Data for this task:
---------------
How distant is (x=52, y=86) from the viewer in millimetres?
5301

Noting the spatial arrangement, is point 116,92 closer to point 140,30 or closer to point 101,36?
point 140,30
---------------
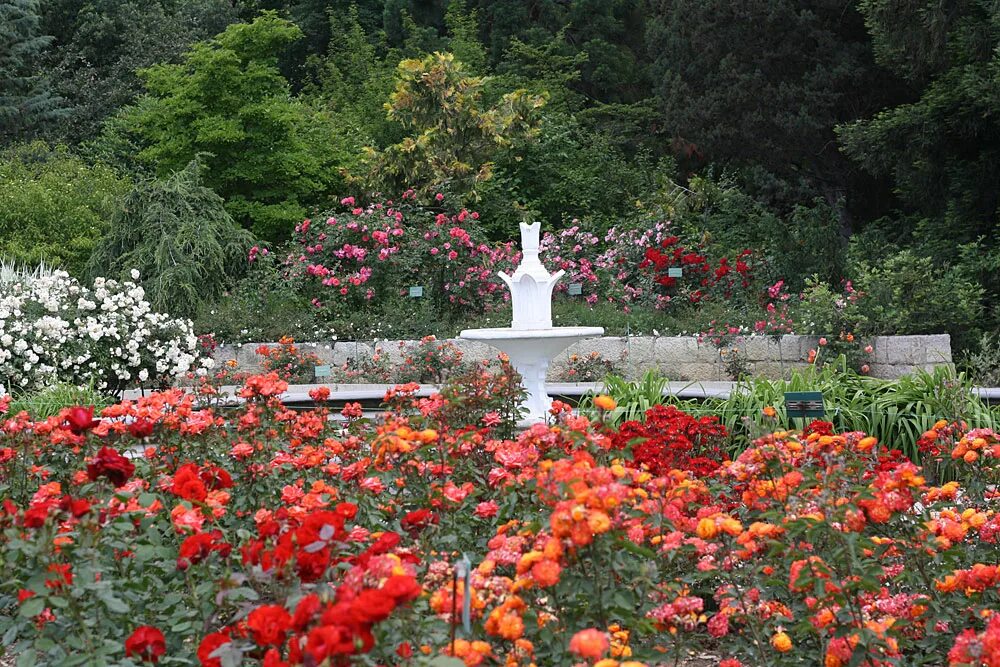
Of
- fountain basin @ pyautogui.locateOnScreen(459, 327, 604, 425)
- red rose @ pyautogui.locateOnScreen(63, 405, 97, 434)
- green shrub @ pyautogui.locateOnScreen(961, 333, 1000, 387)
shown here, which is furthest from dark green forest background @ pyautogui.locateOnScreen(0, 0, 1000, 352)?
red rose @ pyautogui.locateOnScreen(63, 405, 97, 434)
---------------
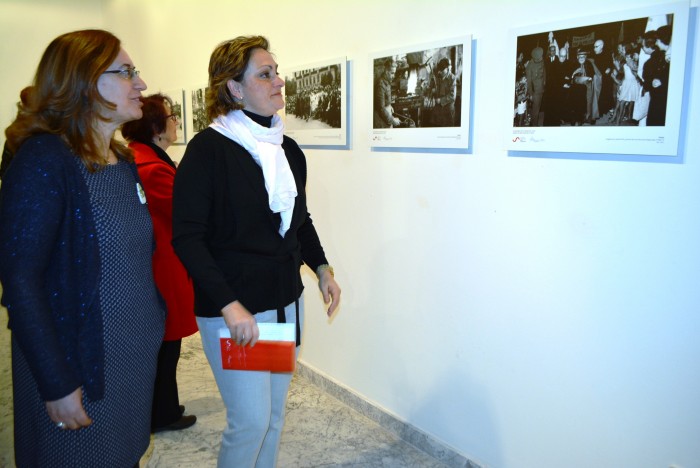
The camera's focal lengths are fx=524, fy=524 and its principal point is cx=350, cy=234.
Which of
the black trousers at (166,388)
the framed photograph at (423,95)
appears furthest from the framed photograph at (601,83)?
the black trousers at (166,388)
---------------
What needs to be done:
Identify each line in the data above that contains the string "furthest", treating uppercase and lowercase as distinct, and reproduce every such line in full.

Solution to the problem:
shown here, which is furthest from dark green forest background @ pyautogui.locateOnScreen(0, 0, 1000, 352)?
appears furthest from the framed photograph at (601,83)?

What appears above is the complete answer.